En tant que pays d’émigration, la Tunisie devient de nos jours un pays attractif de destination. Cet atelier a été une occasion de débattre sur les effets de l’immigration sur les performances économiques et les finances publiques de la Tunisie, le cadre législatif relatif à la main-d’œuvre étrangère en Tunisie, les perspectives de la mobilité des personnes entre la Tunisie et l’Afrique au sud du Sahara…

En soutenant l’argument que la migration est un facteur de développement durable, le Dr Ekrame Boubtane, experte en migrations internationales, a présenté une vue d’ensemble des effets de l’immigration sur les performances économiques en offrant à la Tunisie une perspective pour l’emploi et la croissance.

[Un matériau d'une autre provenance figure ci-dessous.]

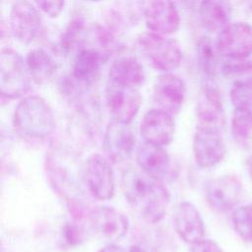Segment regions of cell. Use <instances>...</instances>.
Segmentation results:
<instances>
[{"label": "cell", "mask_w": 252, "mask_h": 252, "mask_svg": "<svg viewBox=\"0 0 252 252\" xmlns=\"http://www.w3.org/2000/svg\"><path fill=\"white\" fill-rule=\"evenodd\" d=\"M108 55L94 46L82 45L74 59L72 78L80 87L95 84L100 76L101 68Z\"/></svg>", "instance_id": "obj_16"}, {"label": "cell", "mask_w": 252, "mask_h": 252, "mask_svg": "<svg viewBox=\"0 0 252 252\" xmlns=\"http://www.w3.org/2000/svg\"><path fill=\"white\" fill-rule=\"evenodd\" d=\"M250 78H252V76H251V77H250Z\"/></svg>", "instance_id": "obj_39"}, {"label": "cell", "mask_w": 252, "mask_h": 252, "mask_svg": "<svg viewBox=\"0 0 252 252\" xmlns=\"http://www.w3.org/2000/svg\"><path fill=\"white\" fill-rule=\"evenodd\" d=\"M108 81L138 89L145 81L144 67L135 57H119L110 65Z\"/></svg>", "instance_id": "obj_22"}, {"label": "cell", "mask_w": 252, "mask_h": 252, "mask_svg": "<svg viewBox=\"0 0 252 252\" xmlns=\"http://www.w3.org/2000/svg\"><path fill=\"white\" fill-rule=\"evenodd\" d=\"M229 97L234 109L252 112V78L235 81Z\"/></svg>", "instance_id": "obj_26"}, {"label": "cell", "mask_w": 252, "mask_h": 252, "mask_svg": "<svg viewBox=\"0 0 252 252\" xmlns=\"http://www.w3.org/2000/svg\"><path fill=\"white\" fill-rule=\"evenodd\" d=\"M246 11H252V0H238Z\"/></svg>", "instance_id": "obj_34"}, {"label": "cell", "mask_w": 252, "mask_h": 252, "mask_svg": "<svg viewBox=\"0 0 252 252\" xmlns=\"http://www.w3.org/2000/svg\"><path fill=\"white\" fill-rule=\"evenodd\" d=\"M192 148L196 163L200 167L209 168L217 165L226 152L222 129L197 125Z\"/></svg>", "instance_id": "obj_9"}, {"label": "cell", "mask_w": 252, "mask_h": 252, "mask_svg": "<svg viewBox=\"0 0 252 252\" xmlns=\"http://www.w3.org/2000/svg\"><path fill=\"white\" fill-rule=\"evenodd\" d=\"M142 100L137 88L108 81L105 88V103L111 119L130 123L139 112Z\"/></svg>", "instance_id": "obj_10"}, {"label": "cell", "mask_w": 252, "mask_h": 252, "mask_svg": "<svg viewBox=\"0 0 252 252\" xmlns=\"http://www.w3.org/2000/svg\"><path fill=\"white\" fill-rule=\"evenodd\" d=\"M89 218L94 231L110 242L121 239L128 232V219L113 207H96L90 212Z\"/></svg>", "instance_id": "obj_15"}, {"label": "cell", "mask_w": 252, "mask_h": 252, "mask_svg": "<svg viewBox=\"0 0 252 252\" xmlns=\"http://www.w3.org/2000/svg\"><path fill=\"white\" fill-rule=\"evenodd\" d=\"M115 8L117 19L130 25L138 23L145 11L143 0H116Z\"/></svg>", "instance_id": "obj_29"}, {"label": "cell", "mask_w": 252, "mask_h": 252, "mask_svg": "<svg viewBox=\"0 0 252 252\" xmlns=\"http://www.w3.org/2000/svg\"><path fill=\"white\" fill-rule=\"evenodd\" d=\"M128 252H147L146 250H144L143 248L139 247V246H131L130 249L128 250Z\"/></svg>", "instance_id": "obj_37"}, {"label": "cell", "mask_w": 252, "mask_h": 252, "mask_svg": "<svg viewBox=\"0 0 252 252\" xmlns=\"http://www.w3.org/2000/svg\"><path fill=\"white\" fill-rule=\"evenodd\" d=\"M136 139L130 123L111 119L103 137V150L106 158L113 162L128 160L134 151Z\"/></svg>", "instance_id": "obj_13"}, {"label": "cell", "mask_w": 252, "mask_h": 252, "mask_svg": "<svg viewBox=\"0 0 252 252\" xmlns=\"http://www.w3.org/2000/svg\"><path fill=\"white\" fill-rule=\"evenodd\" d=\"M231 134L239 147L244 150L252 149V112L234 109Z\"/></svg>", "instance_id": "obj_25"}, {"label": "cell", "mask_w": 252, "mask_h": 252, "mask_svg": "<svg viewBox=\"0 0 252 252\" xmlns=\"http://www.w3.org/2000/svg\"><path fill=\"white\" fill-rule=\"evenodd\" d=\"M139 51L156 70L170 73L182 63L183 52L175 40L163 34L147 32L137 38Z\"/></svg>", "instance_id": "obj_4"}, {"label": "cell", "mask_w": 252, "mask_h": 252, "mask_svg": "<svg viewBox=\"0 0 252 252\" xmlns=\"http://www.w3.org/2000/svg\"><path fill=\"white\" fill-rule=\"evenodd\" d=\"M26 64L32 81L38 85L50 81L57 71L55 59L40 47L29 51L26 57Z\"/></svg>", "instance_id": "obj_23"}, {"label": "cell", "mask_w": 252, "mask_h": 252, "mask_svg": "<svg viewBox=\"0 0 252 252\" xmlns=\"http://www.w3.org/2000/svg\"><path fill=\"white\" fill-rule=\"evenodd\" d=\"M198 11L203 28L209 32H220L230 23L232 4L230 0H202Z\"/></svg>", "instance_id": "obj_21"}, {"label": "cell", "mask_w": 252, "mask_h": 252, "mask_svg": "<svg viewBox=\"0 0 252 252\" xmlns=\"http://www.w3.org/2000/svg\"><path fill=\"white\" fill-rule=\"evenodd\" d=\"M136 161L144 172L160 180L166 175L170 165L169 157L163 147L148 142L137 149Z\"/></svg>", "instance_id": "obj_20"}, {"label": "cell", "mask_w": 252, "mask_h": 252, "mask_svg": "<svg viewBox=\"0 0 252 252\" xmlns=\"http://www.w3.org/2000/svg\"><path fill=\"white\" fill-rule=\"evenodd\" d=\"M26 61L17 51L3 48L0 55V90L3 98L15 99L31 90Z\"/></svg>", "instance_id": "obj_5"}, {"label": "cell", "mask_w": 252, "mask_h": 252, "mask_svg": "<svg viewBox=\"0 0 252 252\" xmlns=\"http://www.w3.org/2000/svg\"><path fill=\"white\" fill-rule=\"evenodd\" d=\"M38 10L50 18L59 17L65 9V0H33Z\"/></svg>", "instance_id": "obj_31"}, {"label": "cell", "mask_w": 252, "mask_h": 252, "mask_svg": "<svg viewBox=\"0 0 252 252\" xmlns=\"http://www.w3.org/2000/svg\"><path fill=\"white\" fill-rule=\"evenodd\" d=\"M204 191L208 205L217 212L224 213L239 203L243 186L235 174H223L207 181Z\"/></svg>", "instance_id": "obj_8"}, {"label": "cell", "mask_w": 252, "mask_h": 252, "mask_svg": "<svg viewBox=\"0 0 252 252\" xmlns=\"http://www.w3.org/2000/svg\"><path fill=\"white\" fill-rule=\"evenodd\" d=\"M85 1H89V2H99L101 0H85Z\"/></svg>", "instance_id": "obj_38"}, {"label": "cell", "mask_w": 252, "mask_h": 252, "mask_svg": "<svg viewBox=\"0 0 252 252\" xmlns=\"http://www.w3.org/2000/svg\"><path fill=\"white\" fill-rule=\"evenodd\" d=\"M201 1L202 0H185L186 4L190 7H195L196 5H198V7H199V4H200Z\"/></svg>", "instance_id": "obj_36"}, {"label": "cell", "mask_w": 252, "mask_h": 252, "mask_svg": "<svg viewBox=\"0 0 252 252\" xmlns=\"http://www.w3.org/2000/svg\"><path fill=\"white\" fill-rule=\"evenodd\" d=\"M45 171L54 191L64 200L76 220L83 218L88 188L84 177V163L60 146L51 148L45 157Z\"/></svg>", "instance_id": "obj_1"}, {"label": "cell", "mask_w": 252, "mask_h": 252, "mask_svg": "<svg viewBox=\"0 0 252 252\" xmlns=\"http://www.w3.org/2000/svg\"><path fill=\"white\" fill-rule=\"evenodd\" d=\"M247 170H248L249 176H250V178L252 180V156H250L248 160H247Z\"/></svg>", "instance_id": "obj_35"}, {"label": "cell", "mask_w": 252, "mask_h": 252, "mask_svg": "<svg viewBox=\"0 0 252 252\" xmlns=\"http://www.w3.org/2000/svg\"><path fill=\"white\" fill-rule=\"evenodd\" d=\"M197 119L200 126L222 129L225 122L223 102L218 88L207 82L202 88L197 100Z\"/></svg>", "instance_id": "obj_17"}, {"label": "cell", "mask_w": 252, "mask_h": 252, "mask_svg": "<svg viewBox=\"0 0 252 252\" xmlns=\"http://www.w3.org/2000/svg\"><path fill=\"white\" fill-rule=\"evenodd\" d=\"M55 119L50 105L38 95H30L20 100L15 108L13 127L24 138L44 139L54 130Z\"/></svg>", "instance_id": "obj_3"}, {"label": "cell", "mask_w": 252, "mask_h": 252, "mask_svg": "<svg viewBox=\"0 0 252 252\" xmlns=\"http://www.w3.org/2000/svg\"><path fill=\"white\" fill-rule=\"evenodd\" d=\"M9 29L22 43L30 44L37 39L43 30L39 10L28 0L17 1L10 10Z\"/></svg>", "instance_id": "obj_7"}, {"label": "cell", "mask_w": 252, "mask_h": 252, "mask_svg": "<svg viewBox=\"0 0 252 252\" xmlns=\"http://www.w3.org/2000/svg\"><path fill=\"white\" fill-rule=\"evenodd\" d=\"M147 28L156 33L168 35L178 31L180 16L174 0H150L145 6Z\"/></svg>", "instance_id": "obj_14"}, {"label": "cell", "mask_w": 252, "mask_h": 252, "mask_svg": "<svg viewBox=\"0 0 252 252\" xmlns=\"http://www.w3.org/2000/svg\"><path fill=\"white\" fill-rule=\"evenodd\" d=\"M186 96L184 81L172 73L159 75L154 84L152 100L155 108L176 115L182 108Z\"/></svg>", "instance_id": "obj_12"}, {"label": "cell", "mask_w": 252, "mask_h": 252, "mask_svg": "<svg viewBox=\"0 0 252 252\" xmlns=\"http://www.w3.org/2000/svg\"><path fill=\"white\" fill-rule=\"evenodd\" d=\"M216 44L224 58H248L252 55V26L245 22L229 23L218 32Z\"/></svg>", "instance_id": "obj_11"}, {"label": "cell", "mask_w": 252, "mask_h": 252, "mask_svg": "<svg viewBox=\"0 0 252 252\" xmlns=\"http://www.w3.org/2000/svg\"><path fill=\"white\" fill-rule=\"evenodd\" d=\"M189 252H222V250L214 240L203 238L191 244Z\"/></svg>", "instance_id": "obj_32"}, {"label": "cell", "mask_w": 252, "mask_h": 252, "mask_svg": "<svg viewBox=\"0 0 252 252\" xmlns=\"http://www.w3.org/2000/svg\"><path fill=\"white\" fill-rule=\"evenodd\" d=\"M231 220L237 235L244 242L252 243V203L234 209Z\"/></svg>", "instance_id": "obj_27"}, {"label": "cell", "mask_w": 252, "mask_h": 252, "mask_svg": "<svg viewBox=\"0 0 252 252\" xmlns=\"http://www.w3.org/2000/svg\"><path fill=\"white\" fill-rule=\"evenodd\" d=\"M220 71L225 77L252 76V60L248 58H224L220 63Z\"/></svg>", "instance_id": "obj_30"}, {"label": "cell", "mask_w": 252, "mask_h": 252, "mask_svg": "<svg viewBox=\"0 0 252 252\" xmlns=\"http://www.w3.org/2000/svg\"><path fill=\"white\" fill-rule=\"evenodd\" d=\"M121 190L129 205L146 221L156 223L164 217L170 196L160 179L139 167H129L122 173Z\"/></svg>", "instance_id": "obj_2"}, {"label": "cell", "mask_w": 252, "mask_h": 252, "mask_svg": "<svg viewBox=\"0 0 252 252\" xmlns=\"http://www.w3.org/2000/svg\"><path fill=\"white\" fill-rule=\"evenodd\" d=\"M97 252H126L121 246H118L114 243H109L101 247Z\"/></svg>", "instance_id": "obj_33"}, {"label": "cell", "mask_w": 252, "mask_h": 252, "mask_svg": "<svg viewBox=\"0 0 252 252\" xmlns=\"http://www.w3.org/2000/svg\"><path fill=\"white\" fill-rule=\"evenodd\" d=\"M174 228L185 243L193 244L205 236V224L198 209L190 202H180L173 213Z\"/></svg>", "instance_id": "obj_19"}, {"label": "cell", "mask_w": 252, "mask_h": 252, "mask_svg": "<svg viewBox=\"0 0 252 252\" xmlns=\"http://www.w3.org/2000/svg\"><path fill=\"white\" fill-rule=\"evenodd\" d=\"M84 177L89 193L97 200L106 201L113 197L115 176L110 160L99 155H91L84 162Z\"/></svg>", "instance_id": "obj_6"}, {"label": "cell", "mask_w": 252, "mask_h": 252, "mask_svg": "<svg viewBox=\"0 0 252 252\" xmlns=\"http://www.w3.org/2000/svg\"><path fill=\"white\" fill-rule=\"evenodd\" d=\"M85 23L81 19H74L63 32L60 38V47L66 54L78 50L85 33Z\"/></svg>", "instance_id": "obj_28"}, {"label": "cell", "mask_w": 252, "mask_h": 252, "mask_svg": "<svg viewBox=\"0 0 252 252\" xmlns=\"http://www.w3.org/2000/svg\"><path fill=\"white\" fill-rule=\"evenodd\" d=\"M140 132L145 142L162 147L166 146L174 137L173 116L165 111L153 108L144 114L140 124Z\"/></svg>", "instance_id": "obj_18"}, {"label": "cell", "mask_w": 252, "mask_h": 252, "mask_svg": "<svg viewBox=\"0 0 252 252\" xmlns=\"http://www.w3.org/2000/svg\"><path fill=\"white\" fill-rule=\"evenodd\" d=\"M199 69L207 79H213L220 67V52L217 44L208 36L199 39L196 48Z\"/></svg>", "instance_id": "obj_24"}]
</instances>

Quid de la société tunisienne?

Une vision exhaustive du droit du travail et de la réglementation pour les travailleurs étrangers en Tunisie a également été présentée par un expert juridique.

Tandis qu’un expert en sociologie a évoqué une vue d’ensemble de la société tunisienne actuelle, des facteurs liés aux caractéristiques sociales dans l’acceptation vers l’intégration des migrants et la cohésion sociale en Tunisie.

Bref, l’un des objectifs pertinents de cet atelier a été de donner aux migrants et aux sociétés des moyens pour une pleine intégration. Mais aussi et surtout d’éliminer toutes les formes de discrimination et encourager un débat public fondé sur l’analyse des faits. Et ce en faisant évoluer les mentalités et en essayant de changer la perception négative que l’on a des migrants. Il s’agit là d’une condition sine qua non pour une meilleure intégration professionnelle des migrants, étudiants et autres travailleurs dans nos murs.